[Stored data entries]
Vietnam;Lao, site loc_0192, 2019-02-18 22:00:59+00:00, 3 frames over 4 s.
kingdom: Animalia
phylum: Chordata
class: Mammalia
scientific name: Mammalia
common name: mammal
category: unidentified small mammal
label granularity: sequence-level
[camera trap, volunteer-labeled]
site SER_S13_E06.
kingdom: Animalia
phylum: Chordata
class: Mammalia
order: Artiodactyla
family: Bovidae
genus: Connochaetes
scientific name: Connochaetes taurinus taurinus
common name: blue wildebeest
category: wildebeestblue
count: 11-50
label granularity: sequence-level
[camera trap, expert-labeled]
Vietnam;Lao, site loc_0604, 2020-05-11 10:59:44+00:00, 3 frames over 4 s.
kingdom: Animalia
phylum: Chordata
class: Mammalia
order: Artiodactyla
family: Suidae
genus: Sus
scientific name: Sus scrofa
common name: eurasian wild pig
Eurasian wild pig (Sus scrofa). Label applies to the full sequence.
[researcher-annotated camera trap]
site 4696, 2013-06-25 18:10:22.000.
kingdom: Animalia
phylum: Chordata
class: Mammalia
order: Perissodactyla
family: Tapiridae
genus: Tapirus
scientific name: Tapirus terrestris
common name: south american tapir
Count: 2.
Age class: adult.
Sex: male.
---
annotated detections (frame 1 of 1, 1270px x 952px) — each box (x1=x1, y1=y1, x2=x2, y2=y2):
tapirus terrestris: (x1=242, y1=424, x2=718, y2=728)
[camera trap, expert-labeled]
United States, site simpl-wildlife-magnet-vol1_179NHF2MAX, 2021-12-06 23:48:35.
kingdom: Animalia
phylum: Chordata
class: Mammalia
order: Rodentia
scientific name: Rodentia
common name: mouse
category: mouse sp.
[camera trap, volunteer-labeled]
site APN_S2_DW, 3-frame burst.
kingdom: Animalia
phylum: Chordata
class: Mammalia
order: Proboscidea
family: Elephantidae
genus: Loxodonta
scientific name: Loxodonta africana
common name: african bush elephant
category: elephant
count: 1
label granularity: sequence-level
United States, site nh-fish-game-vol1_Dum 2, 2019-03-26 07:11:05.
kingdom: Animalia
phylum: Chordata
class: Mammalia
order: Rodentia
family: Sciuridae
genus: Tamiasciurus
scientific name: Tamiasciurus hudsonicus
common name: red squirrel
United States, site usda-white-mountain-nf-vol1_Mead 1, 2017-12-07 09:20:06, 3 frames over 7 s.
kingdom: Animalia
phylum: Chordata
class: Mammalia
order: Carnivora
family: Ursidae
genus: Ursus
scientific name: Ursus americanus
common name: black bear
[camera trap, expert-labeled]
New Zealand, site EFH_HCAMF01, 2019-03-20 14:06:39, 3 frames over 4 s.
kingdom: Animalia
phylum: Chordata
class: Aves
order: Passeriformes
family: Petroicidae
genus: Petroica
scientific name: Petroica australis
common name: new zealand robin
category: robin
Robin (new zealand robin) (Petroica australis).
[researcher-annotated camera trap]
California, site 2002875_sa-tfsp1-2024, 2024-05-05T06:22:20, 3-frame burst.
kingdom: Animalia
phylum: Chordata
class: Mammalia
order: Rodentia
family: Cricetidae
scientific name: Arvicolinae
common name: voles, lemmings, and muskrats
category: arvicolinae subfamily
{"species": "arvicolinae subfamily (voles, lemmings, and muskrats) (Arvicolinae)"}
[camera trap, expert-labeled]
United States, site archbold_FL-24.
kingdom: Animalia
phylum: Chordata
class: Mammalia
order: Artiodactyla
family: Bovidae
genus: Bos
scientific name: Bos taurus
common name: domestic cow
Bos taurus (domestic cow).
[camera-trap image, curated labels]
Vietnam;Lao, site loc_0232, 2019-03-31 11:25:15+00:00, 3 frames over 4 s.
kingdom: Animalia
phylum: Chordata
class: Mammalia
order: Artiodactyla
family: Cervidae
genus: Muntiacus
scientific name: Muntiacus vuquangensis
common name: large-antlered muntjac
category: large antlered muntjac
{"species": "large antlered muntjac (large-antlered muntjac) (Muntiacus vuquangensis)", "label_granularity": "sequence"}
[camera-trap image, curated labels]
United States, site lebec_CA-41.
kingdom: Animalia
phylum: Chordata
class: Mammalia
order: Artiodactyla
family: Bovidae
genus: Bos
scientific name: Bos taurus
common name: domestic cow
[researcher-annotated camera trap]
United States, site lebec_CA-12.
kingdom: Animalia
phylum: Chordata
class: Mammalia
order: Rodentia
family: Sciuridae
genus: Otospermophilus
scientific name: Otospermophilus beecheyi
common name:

» **Work required**
Repeat the entries above exactly, from the first line through the line containing "common name: mouse".

» **Exercise solution**
Vietnam;Lao, site loc_0192, 2019-02-18 22:00:59+00:00, 3 frames over 4 s.
kingdom: Animalia
phylum: Chordata
class: Mammalia
scientific name: Mammalia
common name: mammal
category: unidentified small mammal
label granularity: sequence-level
[camera trap, volunteer-labeled]
site SER_S13_E06.
kingdom: Animalia
phylum: Chordata
class: Mammalia
order: Artiodactyla
family: Bovidae
genus: Connochaetes
scientific name: Connochaetes taurinus taurinus
common name: blue wildebeest
category: wildebeestblue
count: 11-50
label granularity: sequence-level
[camera trap, expert-labeled]
Vietnam;Lao, site loc_0604, 2020-05-11 10:59:44+00:00, 3 frames over 4 s.
kingdom: Animalia
phylum: Chordata
class: Mammalia
order: Artiodactyla
family: Suidae
genus: Sus
scientific name: Sus scrofa
common name: eurasian wild pig
Eurasian wild pig (Sus scrofa). Label applies to the full sequence.
[researcher-annotated camera trap]
site 4696, 2013-06-25 18:10:22.000.
kingdom: Animalia
phylum: Chordata
class: Mammalia
order: Perissodactyla
family: Tapiridae
genus: Tapirus
scientific name: Tapirus terrestris
common name: south american tapir
Count: 2.
Age class: adult.
Sex: male.
---
annotated detections (frame 1 of 1, 1270px x 952px) — each box (x1=x1, y1=y1, x2=x2, y2=y2):
tapirus terrestris: (x1=242, y1=424, x2=718, y2=728)
[camera trap, expert-labeled]
United States, site simpl-wildlife-magnet-vol1_179NHF2MAX, 2021-12-06 23:48:35.
kingdom: Animalia
phylum: Chordata
class: Mammalia
order: Rodentia
scientific name: Rodentia
common name: mouse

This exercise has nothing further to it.